# Next let's talk about monitors



## Ultimateherts (Nov 13, 2006)

Next let's talk about monitors. There are two basic types of monitors made for CAR PC's. Two of the key characteristics are Depth and Brightness. Neither are really an issue and both offer adequate results. 

*MONITOR TYPES:*

LCD

LCD stands for Liquid Crystal Display.

Liquid Crystals are used to make the picture

Shallow depth 

Good brightness

Energy Efficient

LED

LED stands for Light Emitting Diode

LED use thousands of small LED lights to make the picture (red, blue, white, green)

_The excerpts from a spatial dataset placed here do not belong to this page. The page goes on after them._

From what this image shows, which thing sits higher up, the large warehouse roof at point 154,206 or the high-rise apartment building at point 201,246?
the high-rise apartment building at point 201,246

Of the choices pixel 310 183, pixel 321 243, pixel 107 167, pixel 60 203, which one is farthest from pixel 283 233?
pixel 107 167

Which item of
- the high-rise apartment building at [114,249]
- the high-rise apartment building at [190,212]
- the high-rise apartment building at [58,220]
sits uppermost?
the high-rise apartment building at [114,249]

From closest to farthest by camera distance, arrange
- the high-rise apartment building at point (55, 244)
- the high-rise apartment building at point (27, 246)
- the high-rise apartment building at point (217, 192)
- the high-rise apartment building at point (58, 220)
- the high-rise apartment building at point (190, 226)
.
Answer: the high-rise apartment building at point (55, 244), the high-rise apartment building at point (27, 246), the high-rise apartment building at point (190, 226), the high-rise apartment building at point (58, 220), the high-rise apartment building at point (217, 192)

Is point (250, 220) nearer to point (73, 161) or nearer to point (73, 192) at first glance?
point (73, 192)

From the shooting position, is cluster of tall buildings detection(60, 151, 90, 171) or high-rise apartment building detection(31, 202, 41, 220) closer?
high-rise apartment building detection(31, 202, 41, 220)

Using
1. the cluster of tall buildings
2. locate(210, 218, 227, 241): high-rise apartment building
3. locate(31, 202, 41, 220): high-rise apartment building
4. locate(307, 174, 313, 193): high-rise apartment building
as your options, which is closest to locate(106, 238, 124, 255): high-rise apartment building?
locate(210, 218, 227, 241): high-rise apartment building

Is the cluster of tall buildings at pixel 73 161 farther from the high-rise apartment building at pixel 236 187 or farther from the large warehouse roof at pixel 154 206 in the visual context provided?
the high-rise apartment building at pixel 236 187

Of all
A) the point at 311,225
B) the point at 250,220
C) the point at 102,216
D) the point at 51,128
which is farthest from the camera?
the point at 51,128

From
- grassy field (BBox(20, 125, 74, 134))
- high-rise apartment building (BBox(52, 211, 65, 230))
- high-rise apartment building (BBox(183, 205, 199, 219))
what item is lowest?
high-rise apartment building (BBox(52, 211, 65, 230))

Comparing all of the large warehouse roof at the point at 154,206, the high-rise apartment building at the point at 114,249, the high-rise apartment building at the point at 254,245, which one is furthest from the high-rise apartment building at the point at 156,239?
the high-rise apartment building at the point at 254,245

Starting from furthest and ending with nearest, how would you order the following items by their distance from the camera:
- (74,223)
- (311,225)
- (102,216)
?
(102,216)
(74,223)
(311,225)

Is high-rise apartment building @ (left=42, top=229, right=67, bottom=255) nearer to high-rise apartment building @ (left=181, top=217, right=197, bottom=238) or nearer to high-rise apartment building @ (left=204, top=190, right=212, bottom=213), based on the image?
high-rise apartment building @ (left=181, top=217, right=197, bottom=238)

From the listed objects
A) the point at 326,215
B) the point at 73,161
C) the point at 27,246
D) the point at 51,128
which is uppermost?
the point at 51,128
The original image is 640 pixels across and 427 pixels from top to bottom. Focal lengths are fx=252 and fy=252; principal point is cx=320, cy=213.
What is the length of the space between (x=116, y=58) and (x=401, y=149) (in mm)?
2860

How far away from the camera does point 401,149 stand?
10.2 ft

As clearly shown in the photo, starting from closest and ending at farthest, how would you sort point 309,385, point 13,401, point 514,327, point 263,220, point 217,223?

Often confused because of technology

LCD LED BACKLIGHT and LED

Shallower depth than LCD

Greater brightness due to the led technology

Uses less energy than LCD due to the LED technology


----------



## Freedom First (May 17, 2010)

Ultimateherts said:


> Next let's talk about monitors. There are two basic types of monitors made for CAR PC's. Two of the key characteristics are Depth and Brightness. Neither are really an issue and both offer adequate results.
> 
> *MONITOR TYPES:*
> 
> ...



This information is not accurate. LED is still LCD... the only thing that is different between the monitors is the method of backlighting. There are _not_ "thousands of small LED lights" making up the picture, it's still an LCD panel that makes the image. The LED backlighting helps to lower power consumption (consequently heat output) and improve black levels and color gamut.


----------



## Ultimateherts (Nov 13, 2006)

Freedom First said:


> This information is not accurate. LED is still LCD... the only thing that is different between the monitors is the method of backlighting. There are _not_ "thousands of small LED lights" making up the picture, it's still an LCD panel that makes the image. The LED backlighting helps to lower power consumption (consequently heat output) and improve black levels and color gamut.



Yes you are correct, but it still offers greater efficientcy


----------



## Freedom First (May 17, 2010)

Ultimateherts said:


> Yes you are correct, but it still offers greater efficientcy


No argument there!


----------



## its_bacon12 (Aug 16, 2007)

OLED is the one we are all waiting for en masse


----------